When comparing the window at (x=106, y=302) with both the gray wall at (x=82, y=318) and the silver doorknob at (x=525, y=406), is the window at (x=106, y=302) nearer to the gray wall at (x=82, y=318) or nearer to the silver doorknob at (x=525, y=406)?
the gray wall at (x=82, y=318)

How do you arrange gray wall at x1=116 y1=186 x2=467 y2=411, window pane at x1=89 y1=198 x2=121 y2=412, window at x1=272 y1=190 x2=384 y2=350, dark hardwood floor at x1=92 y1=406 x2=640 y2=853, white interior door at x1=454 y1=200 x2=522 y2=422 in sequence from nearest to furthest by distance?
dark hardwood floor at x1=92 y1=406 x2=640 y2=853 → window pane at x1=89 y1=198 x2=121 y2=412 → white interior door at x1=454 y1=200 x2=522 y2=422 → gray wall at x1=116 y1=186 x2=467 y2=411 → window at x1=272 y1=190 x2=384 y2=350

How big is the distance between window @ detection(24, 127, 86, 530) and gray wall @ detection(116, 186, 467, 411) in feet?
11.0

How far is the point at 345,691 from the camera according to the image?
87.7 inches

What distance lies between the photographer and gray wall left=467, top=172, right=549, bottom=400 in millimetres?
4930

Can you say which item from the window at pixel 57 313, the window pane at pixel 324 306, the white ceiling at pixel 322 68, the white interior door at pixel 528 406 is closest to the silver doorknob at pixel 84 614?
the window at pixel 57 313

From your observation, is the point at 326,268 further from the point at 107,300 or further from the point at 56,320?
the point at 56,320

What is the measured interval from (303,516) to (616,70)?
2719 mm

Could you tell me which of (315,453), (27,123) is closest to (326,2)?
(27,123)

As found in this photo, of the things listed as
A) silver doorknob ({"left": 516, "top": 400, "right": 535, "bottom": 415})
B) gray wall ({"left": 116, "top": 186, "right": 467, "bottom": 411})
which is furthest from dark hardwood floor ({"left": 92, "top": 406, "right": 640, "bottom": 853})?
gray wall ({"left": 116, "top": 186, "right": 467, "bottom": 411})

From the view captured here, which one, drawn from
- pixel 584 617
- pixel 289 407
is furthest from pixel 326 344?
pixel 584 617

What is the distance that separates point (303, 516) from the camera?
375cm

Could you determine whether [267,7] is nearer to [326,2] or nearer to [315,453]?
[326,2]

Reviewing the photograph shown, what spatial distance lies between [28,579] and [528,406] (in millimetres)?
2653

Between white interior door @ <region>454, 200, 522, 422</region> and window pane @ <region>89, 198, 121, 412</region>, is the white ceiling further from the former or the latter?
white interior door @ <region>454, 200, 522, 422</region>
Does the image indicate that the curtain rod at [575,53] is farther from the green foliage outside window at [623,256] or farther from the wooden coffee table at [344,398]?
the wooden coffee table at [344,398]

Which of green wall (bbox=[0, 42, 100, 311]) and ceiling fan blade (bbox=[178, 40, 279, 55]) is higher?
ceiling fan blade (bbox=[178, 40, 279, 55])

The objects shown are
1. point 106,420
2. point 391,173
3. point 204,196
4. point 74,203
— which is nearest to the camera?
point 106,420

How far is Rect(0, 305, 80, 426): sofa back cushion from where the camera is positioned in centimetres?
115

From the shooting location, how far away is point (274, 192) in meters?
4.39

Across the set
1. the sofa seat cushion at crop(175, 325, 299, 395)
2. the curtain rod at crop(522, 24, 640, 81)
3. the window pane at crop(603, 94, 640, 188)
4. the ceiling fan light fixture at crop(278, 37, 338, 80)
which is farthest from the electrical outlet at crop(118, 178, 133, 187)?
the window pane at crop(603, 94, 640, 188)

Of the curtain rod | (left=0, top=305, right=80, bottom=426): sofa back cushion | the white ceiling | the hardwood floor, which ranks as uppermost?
········
Update the listing above by putting "brass doorknob" wherever "silver doorknob" appears. Leave every other word unchanged.

When comparing the window at (x=106, y=302) with both the gray wall at (x=82, y=318) and the brass doorknob at (x=525, y=406), is the window at (x=106, y=302) nearer to the gray wall at (x=82, y=318) or nearer to the brass doorknob at (x=525, y=406)?
the gray wall at (x=82, y=318)

How do you arrange gray wall at x1=116 y1=186 x2=467 y2=411, window pane at x1=89 y1=198 x2=121 y2=412, window at x1=272 y1=190 x2=384 y2=350, dark hardwood floor at x1=92 y1=406 x2=640 y2=853, white interior door at x1=454 y1=200 x2=522 y2=422 in sequence from nearest to furthest by distance?
dark hardwood floor at x1=92 y1=406 x2=640 y2=853 → window pane at x1=89 y1=198 x2=121 y2=412 → white interior door at x1=454 y1=200 x2=522 y2=422 → gray wall at x1=116 y1=186 x2=467 y2=411 → window at x1=272 y1=190 x2=384 y2=350

How big is the distance between window @ detection(24, 127, 86, 530) and gray wall @ detection(116, 186, 467, 411) in feet?
11.0

How far is the point at 345,691 from the camera according to the image?
87.7 inches

What distance lies between the photographer and gray wall left=467, top=172, right=549, bottom=400 in millimetres?
4930

Can you say which item from the window at pixel 57 313, the window pane at pixel 324 306, the white ceiling at pixel 322 68, the white interior door at pixel 528 406 is closest to the brass doorknob at pixel 84 614?
the window at pixel 57 313

From your observation, is the point at 326,268 further from the point at 107,300 or further from the point at 56,320?
the point at 56,320

What is the measured interval from (303,516) to (616,70)?
2719 mm

Could you tell me which of (315,453), (27,123) is closest to (326,2)?
(27,123)

As found in this photo, of the things listed as
A) brass doorknob ({"left": 516, "top": 400, "right": 535, "bottom": 415})
B) gray wall ({"left": 116, "top": 186, "right": 467, "bottom": 411})
which is furthest from dark hardwood floor ({"left": 92, "top": 406, "right": 640, "bottom": 853})?
gray wall ({"left": 116, "top": 186, "right": 467, "bottom": 411})

From the view captured here, which one, drawn from
- pixel 584 617
- pixel 289 407
is furthest from pixel 326 344?
pixel 584 617

What is the distance that separates point (303, 516) from the camera?
375cm

Could you determine whether [267,7] is nearer to [326,2] or nearer to [315,453]?
[326,2]

Reviewing the photograph shown, what spatial distance lies between [28,579] and [528,406] (in millimetres)?
2653

Between white interior door @ <region>454, 200, 522, 422</region> and window pane @ <region>89, 198, 121, 412</region>, is the white ceiling further from the former or the latter?
white interior door @ <region>454, 200, 522, 422</region>
Does the image indicate that the curtain rod at [575,53] is farther from the green foliage outside window at [623,256] or farther from the wooden coffee table at [344,398]?
the wooden coffee table at [344,398]

Which of green wall (bbox=[0, 42, 100, 311]) and ceiling fan blade (bbox=[178, 40, 279, 55]) is higher?
ceiling fan blade (bbox=[178, 40, 279, 55])

The objects shown are
1. point 106,420
2. point 391,173
3. point 204,196
4. point 74,203
— which is nearest to the camera?
point 106,420

How far is Rect(0, 305, 80, 426): sofa back cushion from where the camera is positioned in centimetres?
115

From the shooting location, how far away is point (274, 192) in meters?
4.39

Across the set
1. the sofa seat cushion at crop(175, 325, 299, 395)
2. the curtain rod at crop(522, 24, 640, 81)
3. the window pane at crop(603, 94, 640, 188)
4. the ceiling fan light fixture at crop(278, 37, 338, 80)
which is farthest from the electrical outlet at crop(118, 178, 133, 187)?
the window pane at crop(603, 94, 640, 188)

Of the curtain rod | (left=0, top=305, right=80, bottom=426): sofa back cushion | the white ceiling | the hardwood floor, which ranks as uppermost?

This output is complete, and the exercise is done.